Article of Association

The article of the association defines the duties, rights, and the powers of the governing body as between themselves and the company at large. It has rules and regulations that deal with the internal management of the company. The article of Association is subordinate to the memorandum thus the rule made in the Article of Association should comply with the memorandum and should also be in accordance with the Company Act 2017. The article of Association defines the rights and duties of the governing body of company, where is memorandum explains the particulars of the company. The article of association gives the mode and form in which changes in the internal regulations of the company may from time to time be made.

Form of Articles of Association

Section 41 provides the form of the Article of Association;

Content of Articles of Association

Table A of the first schedule S36 and 2(49) gives the content of the Article of Association;

·         Definition of important terms and phrase

·         Adoption of execution of pre-incorporation contracts

·         Share capital and the rights of the shareholder

·         Allotment of share

·         Procedure as to the making of calls of shares

·         Transfer of Shares

·         Lien on Shares

·         Share certificates and share warrants

·         Alteration of share capitals and else

Memorandum and Articles of Association as a Contract

After the registration, the memorandum and article of Association bind the company and the members of the company to the signed documents. Section 17(1) defines the effect of the memorandum and article.
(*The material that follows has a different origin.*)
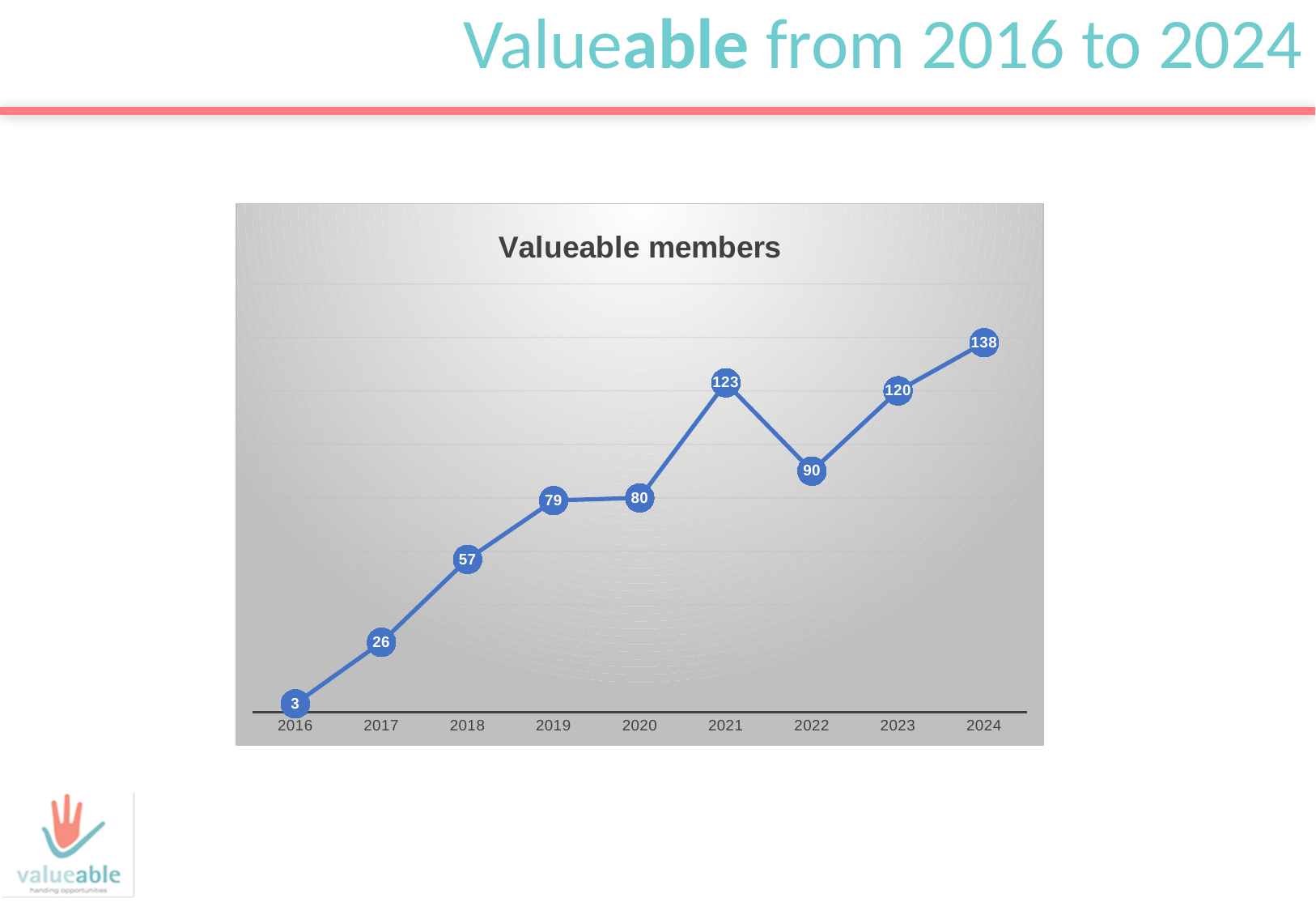
What is the difference in Valueable members between 2021 and 2022? 33 What is the number of Valueable members in 2022? 90 What is the number of Valueable members in 2016? 3 Which year had more Valueable members, 2019 or 2020? 2020 Which year had more Valueable members, 2021 or 2023? 2021 What is the number of Valueable members in 2021? 123 How many years are plotted on the chart? 9 Which year has the highest number of Valueable members? 2024 What is the difference in Valueable members between 2024 and 2023? 18 What is the title of the chart? Valueable members Which year has the lowest number of Valueable members? 2016 What kind of chart is shown on the slide? Line chart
It says that the registered documents bind the company and members to the extent they have signed.

Binding on members in relation to the company

The memorandum and article of association bind the members with respect to their provisions. The company has the right to sue the members for the enforcement of the provisions.

Bradford Banking Company v Briggs

It was mentioned in the article that for a debt due from a member in the company, the company has the first charge on members' share. A member of the company owning debt also borrowed money from the bank on the security of his shares. The company claimed the prior charge but the court held that the company has the prior charge over the member's share. 

Binding on Company in relation to the members

The company is also bound to perform under the documents as the members are bound. A member may sue the company for the enforcement of the provisions and can also restrain from committing a breach of provisions.

Pender v Luchington

The right of veto is the right of the shareholder. The chairman of the meeting cannot deprive a member of his voting rights.

Binding on members inter se

The members are also bound to each other by provisions.

Rayfield v Hands and Others

The article mentioned that members shall inform during transferring the share to the director of his intentions. The member informed by the directors refused to take the share. It was held that the directors are bound to take the shares.

Not Binding on the Company in Relation to Outsider

The company and its members are not bound to outsiders. Thus a person stranger to the constitutional documents cannot bring an action on the basis of the contract.